** begin Input rows **

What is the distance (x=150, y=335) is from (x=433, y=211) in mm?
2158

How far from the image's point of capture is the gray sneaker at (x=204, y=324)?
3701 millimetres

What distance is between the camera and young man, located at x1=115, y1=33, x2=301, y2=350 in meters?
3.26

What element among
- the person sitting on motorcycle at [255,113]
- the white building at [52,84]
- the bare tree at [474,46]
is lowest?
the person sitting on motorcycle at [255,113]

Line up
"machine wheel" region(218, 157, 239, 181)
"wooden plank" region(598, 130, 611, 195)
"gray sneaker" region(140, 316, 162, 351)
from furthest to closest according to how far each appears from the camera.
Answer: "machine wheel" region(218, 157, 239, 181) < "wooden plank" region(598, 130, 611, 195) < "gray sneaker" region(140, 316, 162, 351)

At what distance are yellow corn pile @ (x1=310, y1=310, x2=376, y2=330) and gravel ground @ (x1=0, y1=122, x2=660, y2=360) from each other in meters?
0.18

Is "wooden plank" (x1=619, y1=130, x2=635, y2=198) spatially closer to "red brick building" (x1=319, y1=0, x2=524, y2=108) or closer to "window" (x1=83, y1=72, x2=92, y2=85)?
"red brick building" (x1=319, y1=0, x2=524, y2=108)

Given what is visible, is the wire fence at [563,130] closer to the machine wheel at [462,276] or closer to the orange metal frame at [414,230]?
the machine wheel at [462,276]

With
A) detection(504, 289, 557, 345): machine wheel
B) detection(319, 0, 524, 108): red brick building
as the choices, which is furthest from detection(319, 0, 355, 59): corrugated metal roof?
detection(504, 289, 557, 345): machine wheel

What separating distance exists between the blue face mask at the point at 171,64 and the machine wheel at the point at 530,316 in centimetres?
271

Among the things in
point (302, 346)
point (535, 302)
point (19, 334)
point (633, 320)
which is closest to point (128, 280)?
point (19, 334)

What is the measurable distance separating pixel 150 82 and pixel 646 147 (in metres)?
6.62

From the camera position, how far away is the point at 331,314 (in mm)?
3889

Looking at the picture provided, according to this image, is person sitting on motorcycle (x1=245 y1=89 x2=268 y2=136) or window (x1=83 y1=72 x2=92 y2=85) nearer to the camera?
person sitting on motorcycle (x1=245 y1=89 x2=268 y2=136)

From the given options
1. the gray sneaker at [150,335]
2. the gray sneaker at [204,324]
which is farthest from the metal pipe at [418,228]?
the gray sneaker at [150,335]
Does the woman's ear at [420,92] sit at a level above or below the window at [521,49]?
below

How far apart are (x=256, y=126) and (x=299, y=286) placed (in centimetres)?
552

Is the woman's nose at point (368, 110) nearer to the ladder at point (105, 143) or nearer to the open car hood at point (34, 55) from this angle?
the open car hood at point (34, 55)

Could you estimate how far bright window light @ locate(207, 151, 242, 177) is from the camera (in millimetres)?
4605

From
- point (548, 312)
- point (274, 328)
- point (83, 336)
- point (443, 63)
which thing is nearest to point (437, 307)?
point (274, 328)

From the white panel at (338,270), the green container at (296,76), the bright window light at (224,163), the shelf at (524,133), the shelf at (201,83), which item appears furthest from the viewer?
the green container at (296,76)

** end Input rows **

- **Given request**: Reproduce every one of the records above word for word, changing nothing.

- **Final result**:
What is the distance (x=150, y=335) is from (x=433, y=211) in mm?
2158

How far from the image's point of capture is the gray sneaker at (x=204, y=324)?
3701 millimetres

What distance is between the camera and young man, located at x1=115, y1=33, x2=301, y2=350 in meters?
3.26

What element among
- the person sitting on motorcycle at [255,113]
- the white building at [52,84]
- the bare tree at [474,46]
is lowest?
the person sitting on motorcycle at [255,113]

Line up
"machine wheel" region(218, 157, 239, 181)
"wooden plank" region(598, 130, 611, 195)
"gray sneaker" region(140, 316, 162, 351)
from furthest to closest according to how far each appears from the camera.
Answer: "machine wheel" region(218, 157, 239, 181) < "wooden plank" region(598, 130, 611, 195) < "gray sneaker" region(140, 316, 162, 351)

At what distance are yellow corn pile @ (x1=310, y1=310, x2=376, y2=330) and gravel ground @ (x1=0, y1=122, x2=660, y2=360) from each other in meters?
0.18

Is "wooden plank" (x1=619, y1=130, x2=635, y2=198) spatially closer to "red brick building" (x1=319, y1=0, x2=524, y2=108) or closer to "window" (x1=83, y1=72, x2=92, y2=85)?
"red brick building" (x1=319, y1=0, x2=524, y2=108)

Given what is visible, is the wire fence at [563,130] closer to the machine wheel at [462,276] or closer to the orange metal frame at [414,230]?
the machine wheel at [462,276]

With
A) detection(504, 289, 557, 345): machine wheel
B) detection(319, 0, 524, 108): red brick building
as the choices, which is furthest from detection(319, 0, 355, 59): corrugated metal roof?
detection(504, 289, 557, 345): machine wheel

What separating distance exists between the blue face mask at the point at 171,64 and the machine wheel at the point at 530,316 in centimetres?
271

Among the things in
point (302, 346)
point (535, 302)
point (19, 334)
point (633, 320)
which is closest to point (128, 280)?
point (19, 334)

What is the measurable distance separating pixel 150 82 and pixel 646 147 (in metres)?
6.62

From the camera position, how far away is the point at 331,314 (in mm)?
3889

Looking at the picture provided, according to this image, is person sitting on motorcycle (x1=245 y1=89 x2=268 y2=136) or window (x1=83 y1=72 x2=92 y2=85) nearer to the camera?
person sitting on motorcycle (x1=245 y1=89 x2=268 y2=136)

From the given options
1. the gray sneaker at [150,335]
2. the gray sneaker at [204,324]
which is farthest from the metal pipe at [418,228]?
the gray sneaker at [150,335]
Does the woman's ear at [420,92] sit at a level above or below the window at [521,49]?
below

How far apart are (x=256, y=126) and (x=299, y=286) placed (in centimetres)?
552

Is the woman's nose at point (368, 110) nearer to the ladder at point (105, 143) or nearer to the open car hood at point (34, 55) from this angle?
the open car hood at point (34, 55)

Could you estimate how far bright window light @ locate(207, 151, 242, 177) is from the camera (in millimetres)?
4605

From
- point (548, 312)
- point (274, 328)
- point (83, 336)
- point (443, 63)
which thing is nearest to point (437, 307)?
point (274, 328)

From the white panel at (338,270), the green container at (296,76), the bright window light at (224,163), the shelf at (524,133), the shelf at (201,83), which item appears furthest from the viewer?
the green container at (296,76)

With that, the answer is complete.